L'Algérie, qui cherche depuis plus de cinquante ans à entraver le parachèvement de l'intégrité territoriale du Maroc, se voit forcer la main par la première puissance mondiale. Pourtant, Alger a multiplié les gages: son ambassadeur à Washington, Sabri Boukadoum, a proposé de mettre à disposition des États-Unis les riches réserves algériennes en minerais critiques. Mais ces offres n'ont pas suffi à inverser la tendance. « Ce que nos amis algériens ne comprennent pas, c'est que la relation entre le Maroc et les États-Unis est autrement stratégique. Les intérêts sont bien évidemment présents dans l'équation, mais ils ne conditionnent pas, seuls, la solidité de notre coopération bilatérale », confie une source diplomatique informée. L'absence d'Alger à la réunion du 4 février 2026 et le recentrage américain sur Rabat confirment ce déséquilibre.
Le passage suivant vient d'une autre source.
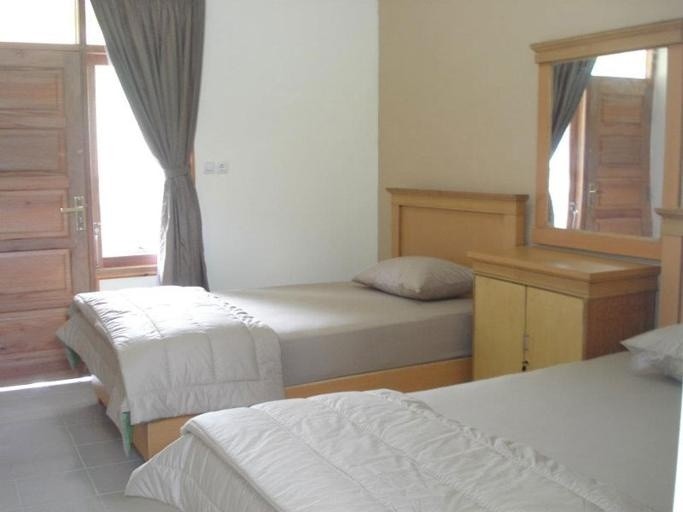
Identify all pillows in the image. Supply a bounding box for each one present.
[617,320,682,386]
[351,253,470,300]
Perspectives: un ancrage économique qui pourrait redessiner la région

La relance du projet DFC au Sahara et l'inauguration du consulat de Casablanca marquent un tournant dans la stratégie américaine au Maghreb. Au-delà de la reconnaissance politique, Washington franchit désormais un cap économique concret, avec le soutien aux entreprises américaines dans les provinces du Sud. Ce virage pourrait attirer des investissements massifs dans une région jusqu'ici en marge des flux économiques mondiaux. Reste à savoir si la contre-offensive diplomatique algérienne pourra, à terme, freiner cette dynamique. Pour l'heure, les États-Unis semblent déterminés à consolider leur alliance avec le Maroc, quitte à laisser Alger sur la touche. La résolution 2797 et les annonces de Landau dessinent un nouvel équilibre régional, où le Sahara devient un pôle d'attraction pour les investisseurs américains.

À retenir

  • Le nouveau consulat américain à Casablanca, inauguré le 30 avril 2026, symbolise l'ancienneté et la solidité des relations bilatérales entre les États-Unis et le Maroc.
  • Christopher Landau, secrétaire d'État adjoint, a relancé le projet de soutien aux entreprises américaines au Sahara, gelé depuis 2021 sous l'administration Biden.
  • La DFC (U.S. International Development Finance Corporation) devrait activer une enveloppe financière pour aider les investisseurs américains à s'implanter au Sahara, sans secteur prédéfini.
  • La résolution 2797 de l'ONU (31 octobre 2025) a consacré l'autonomie du Sahara sous souveraineté marocaine comme base de négociation, renforçant la position de Rabat.
  • L'Algérie, malgré ses offres de minerais critiques, n'a pas été conviée à la réunion ministérielle du 4 février 2026 et voit son influence décliner face au rapprochement américano-marocain.
  • Le momentum diplomatique et économique actuel pourrait faire du Sahara un hub régional pour les investissements américains, redessinant les équilibres au Maghreb.